From the Back Cover of Targeted Learning

"Targeted Learning, by Mark J. van der Laan and Sherri Rose, fills a much needed gap in statistical and causal inference. It protects us from wasting computational, analytical, and data resources on irrelevant aspects of a problem and teaches us how to focus on what is relevant – answering questions that researchers truly care about."  -Judea Pearl, author of "Causality" and professor of computer science at UCLA.

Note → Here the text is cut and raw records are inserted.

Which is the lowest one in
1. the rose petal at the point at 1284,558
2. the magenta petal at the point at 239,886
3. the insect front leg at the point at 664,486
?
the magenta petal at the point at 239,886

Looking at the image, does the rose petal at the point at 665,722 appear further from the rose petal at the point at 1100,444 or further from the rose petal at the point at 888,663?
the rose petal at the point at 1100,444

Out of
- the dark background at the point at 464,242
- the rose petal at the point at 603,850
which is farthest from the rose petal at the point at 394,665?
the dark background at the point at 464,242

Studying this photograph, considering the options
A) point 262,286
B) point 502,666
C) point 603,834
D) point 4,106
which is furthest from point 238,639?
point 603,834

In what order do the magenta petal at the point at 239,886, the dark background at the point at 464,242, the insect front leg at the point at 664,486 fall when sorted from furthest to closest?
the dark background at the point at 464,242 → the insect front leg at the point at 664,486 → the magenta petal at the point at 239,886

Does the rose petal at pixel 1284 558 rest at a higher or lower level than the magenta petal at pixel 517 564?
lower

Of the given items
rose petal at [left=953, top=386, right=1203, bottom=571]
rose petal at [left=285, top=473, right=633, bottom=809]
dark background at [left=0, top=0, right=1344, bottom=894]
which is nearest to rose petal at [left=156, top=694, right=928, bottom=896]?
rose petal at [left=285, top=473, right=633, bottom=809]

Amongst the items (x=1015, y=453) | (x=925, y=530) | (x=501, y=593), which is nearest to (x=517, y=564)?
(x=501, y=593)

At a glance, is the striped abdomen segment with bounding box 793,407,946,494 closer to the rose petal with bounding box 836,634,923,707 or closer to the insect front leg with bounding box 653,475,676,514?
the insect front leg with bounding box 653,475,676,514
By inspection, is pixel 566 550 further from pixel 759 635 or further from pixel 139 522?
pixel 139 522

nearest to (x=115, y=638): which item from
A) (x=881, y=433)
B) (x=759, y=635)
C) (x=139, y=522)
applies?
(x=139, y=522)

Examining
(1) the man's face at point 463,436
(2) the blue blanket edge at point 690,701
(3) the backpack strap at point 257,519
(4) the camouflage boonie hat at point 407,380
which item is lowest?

"In summary, this book should be on the shelf of every investigator who conducts observational research and randomized controlled trials. The concepts and methodology are foundational for causal inference and at the same time stay true to what the data at hand can say about the questions that motivate their collection." -Ira B. Tager, professor emeritus of epidemiology at UC Berkeley  

Our second book, Targeted Learning in Data Science, builds on and is a sequel to our first book. Targeted learning methods are critical tools within data science for answering complex statistical questions, including estimands in networks and longitudinal data with time-dependent confounding. We present a scientific roadmap to translate these real-world data science applications into formal statistical estimation problems. This is accomplished using the general template of targeted maximum likelihood estimators to construct algorithms that incorporate the state-of-the-art in machine learning for estimation, while still providing valid inference. Standard tools are not currently equipped for these challenges. We include demonstrations with software packages and real data sets, as well as new methodological advances since the publication of the first targeted learning book.